Rennie knew that Willis felt uncomfortable when she planned the meals ahead of time. Stew required a commitment from him to show up. He was telling her, “I might not make it.”
“Your way with words,” Rennie said, “it’s always refreshing. Let’s not cringe at routine pleasantries—”
“Shit. Didn’t I say good morning? I swear I said it.”
“I’m not keeping track. How’s the car? How is it running for you?”
“You saw it? The crack in the windshield?”
“Can’t miss it.”
“I got behind a gravel truck spilling asphalt mix. I’ll get it fixed next week. Maybe you’ve got the insurance for something like that, a gravel truck—”
“Windshields are tricky when you live by the seaside.
We
say it’s a gravel truck, but they say that since we park it on the water, it’s sand blowing on a daily basis, making little pocks and ruining the glass.
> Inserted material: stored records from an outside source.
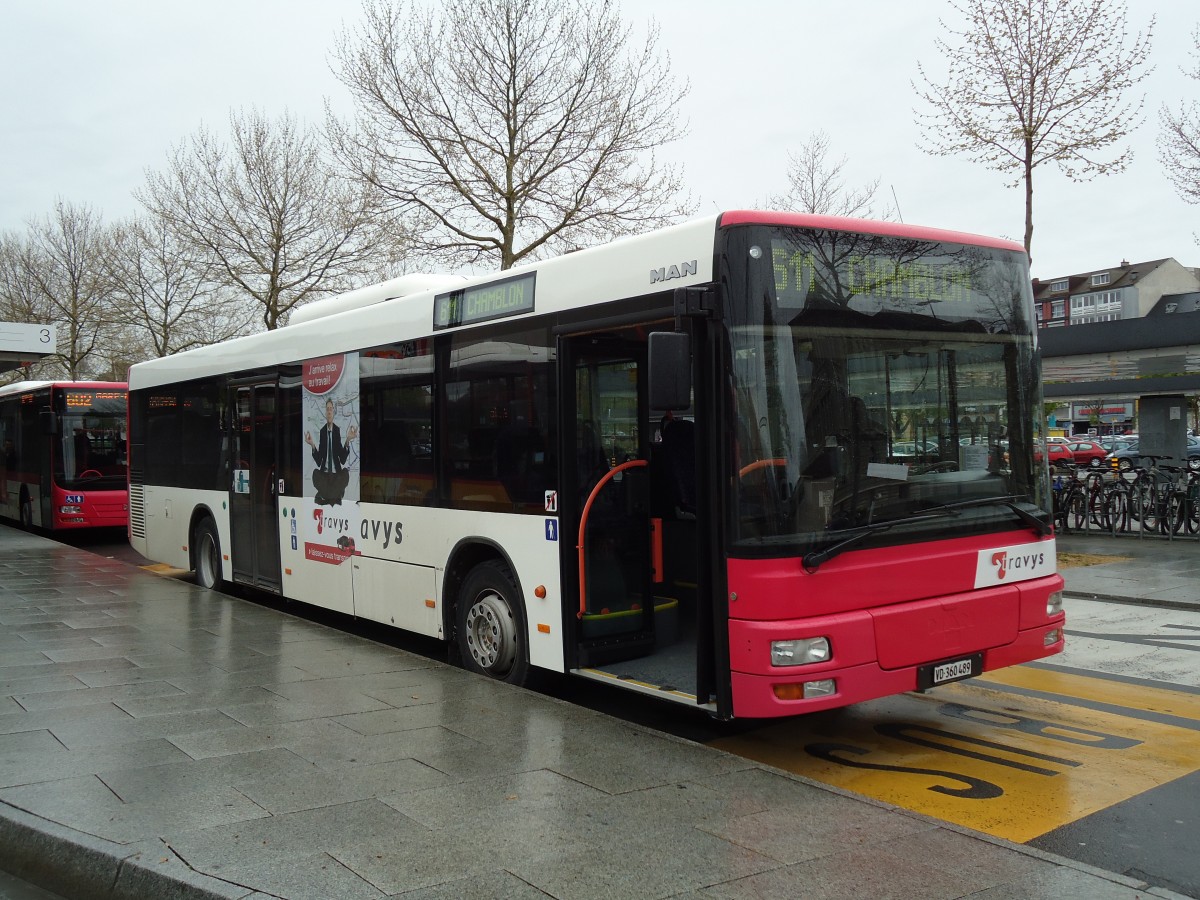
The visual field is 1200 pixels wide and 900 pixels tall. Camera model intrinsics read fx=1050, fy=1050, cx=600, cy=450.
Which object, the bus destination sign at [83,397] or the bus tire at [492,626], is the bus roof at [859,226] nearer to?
the bus tire at [492,626]

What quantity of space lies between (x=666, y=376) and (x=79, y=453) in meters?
17.3

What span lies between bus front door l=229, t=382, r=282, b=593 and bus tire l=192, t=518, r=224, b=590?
1.84 feet

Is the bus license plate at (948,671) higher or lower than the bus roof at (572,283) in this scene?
lower

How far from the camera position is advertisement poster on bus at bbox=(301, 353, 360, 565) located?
9.13 metres

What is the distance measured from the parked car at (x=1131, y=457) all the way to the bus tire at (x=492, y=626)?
1362cm

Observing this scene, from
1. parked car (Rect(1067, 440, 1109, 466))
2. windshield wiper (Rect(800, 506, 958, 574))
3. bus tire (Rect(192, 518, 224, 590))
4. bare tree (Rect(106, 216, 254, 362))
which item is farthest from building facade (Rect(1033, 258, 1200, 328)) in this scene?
windshield wiper (Rect(800, 506, 958, 574))

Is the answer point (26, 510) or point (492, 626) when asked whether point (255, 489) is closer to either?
point (492, 626)

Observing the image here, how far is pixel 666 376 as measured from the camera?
5.27m

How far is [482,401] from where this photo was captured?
745 centimetres

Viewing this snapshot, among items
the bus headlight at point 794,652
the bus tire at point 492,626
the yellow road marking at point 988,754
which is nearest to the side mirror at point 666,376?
the bus headlight at point 794,652

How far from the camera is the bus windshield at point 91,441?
762 inches

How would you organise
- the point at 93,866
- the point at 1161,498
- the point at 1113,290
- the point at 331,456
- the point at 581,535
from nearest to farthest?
1. the point at 93,866
2. the point at 581,535
3. the point at 331,456
4. the point at 1161,498
5. the point at 1113,290

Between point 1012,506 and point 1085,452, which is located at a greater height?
point 1012,506

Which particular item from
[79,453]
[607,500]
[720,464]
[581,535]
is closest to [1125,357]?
[607,500]
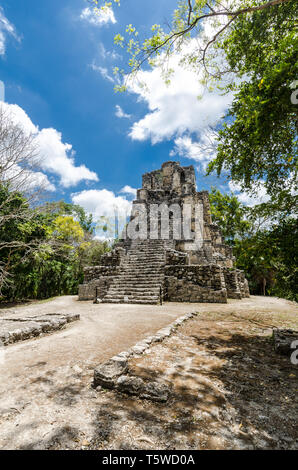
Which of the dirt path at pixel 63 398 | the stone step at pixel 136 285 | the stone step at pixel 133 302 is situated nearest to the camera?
the dirt path at pixel 63 398

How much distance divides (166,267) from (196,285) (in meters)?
1.79

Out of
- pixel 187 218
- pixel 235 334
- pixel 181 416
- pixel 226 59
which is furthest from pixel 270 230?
pixel 187 218

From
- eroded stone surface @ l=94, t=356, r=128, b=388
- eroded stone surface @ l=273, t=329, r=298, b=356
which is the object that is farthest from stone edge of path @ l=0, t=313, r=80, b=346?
eroded stone surface @ l=273, t=329, r=298, b=356

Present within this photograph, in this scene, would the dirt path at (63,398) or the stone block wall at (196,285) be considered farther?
the stone block wall at (196,285)

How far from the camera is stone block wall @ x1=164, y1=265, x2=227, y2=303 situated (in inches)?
375

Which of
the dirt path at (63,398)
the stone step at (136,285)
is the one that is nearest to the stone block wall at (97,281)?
the stone step at (136,285)

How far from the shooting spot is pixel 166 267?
10.8 m

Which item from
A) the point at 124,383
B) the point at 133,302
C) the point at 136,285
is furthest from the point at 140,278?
the point at 124,383

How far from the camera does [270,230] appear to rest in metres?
3.78

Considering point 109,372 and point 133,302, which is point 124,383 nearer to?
point 109,372

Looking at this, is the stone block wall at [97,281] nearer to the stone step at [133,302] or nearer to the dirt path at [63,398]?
the stone step at [133,302]

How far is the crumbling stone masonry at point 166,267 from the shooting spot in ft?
31.9
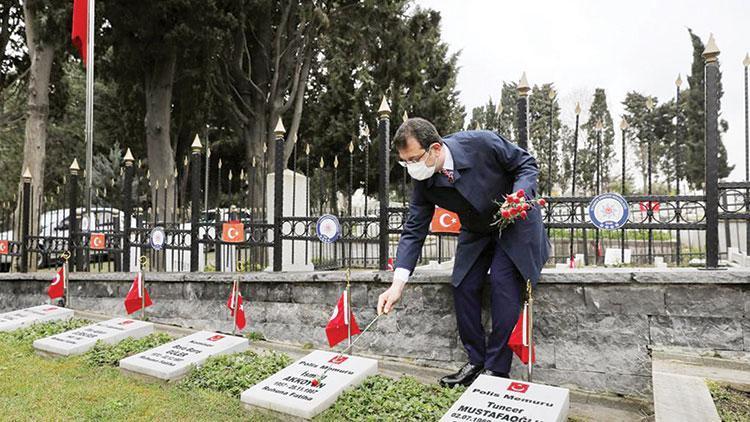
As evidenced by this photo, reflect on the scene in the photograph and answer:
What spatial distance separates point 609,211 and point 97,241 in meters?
7.03

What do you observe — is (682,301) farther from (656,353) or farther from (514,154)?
(514,154)

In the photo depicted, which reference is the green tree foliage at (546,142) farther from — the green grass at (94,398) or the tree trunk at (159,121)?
the tree trunk at (159,121)

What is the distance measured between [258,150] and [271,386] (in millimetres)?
9611

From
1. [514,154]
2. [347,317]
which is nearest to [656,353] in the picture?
[514,154]

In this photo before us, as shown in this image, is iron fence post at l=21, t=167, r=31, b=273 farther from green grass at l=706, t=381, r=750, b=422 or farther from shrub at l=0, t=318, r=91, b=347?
green grass at l=706, t=381, r=750, b=422

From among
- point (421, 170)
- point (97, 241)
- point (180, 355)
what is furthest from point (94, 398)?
point (97, 241)

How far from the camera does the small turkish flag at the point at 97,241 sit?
23.8 ft

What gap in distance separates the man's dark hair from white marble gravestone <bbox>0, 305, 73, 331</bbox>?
4.55 m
They’ll fight it.”
“This is a regular smashed windshield, Rennie, they won’t try to prove it was blowing sand.”
“It’s Amica. They’re testy.
You
call and tell them that story.” Rennie walked over to the sideboard and penned something in a little notebook.
“Is that a shopping list?” Willis asked.
She shut the little notebook and dropped the pen on its cover.
Rennie said, “Do you want kale soup? I’ve still got winter kale in the garden. It’s tough. It’s holding on.”
“Look. Stop the production.”
“It’s good to have you back from Norfolk. How long have you been back? Two, three months? First month doesn’t count. You weren’t exactly clean and sober. You still using my stash? Do I have to go to CVS and get more?”
“Well, shouldn’t you have it on hand? I mean, in case you need it yourself?”
“I’ll get refills. Maybe you can do some work around here—”
“Sure I will. Exactly what?”
“We could do some reshingling,” she said. She didn’t sound serious.
“Sure. I’ll get some cedar shingles. Next week.”
“It’s Munro,” Rennie told him. “He’s getting counsel. He’s not going to let us stop his plans—”
“He was lucky I didn’t kill him. I told you, don’t worry about him.”
“He says I can’t take care of the house anymore. There’s a problem with cash flow.”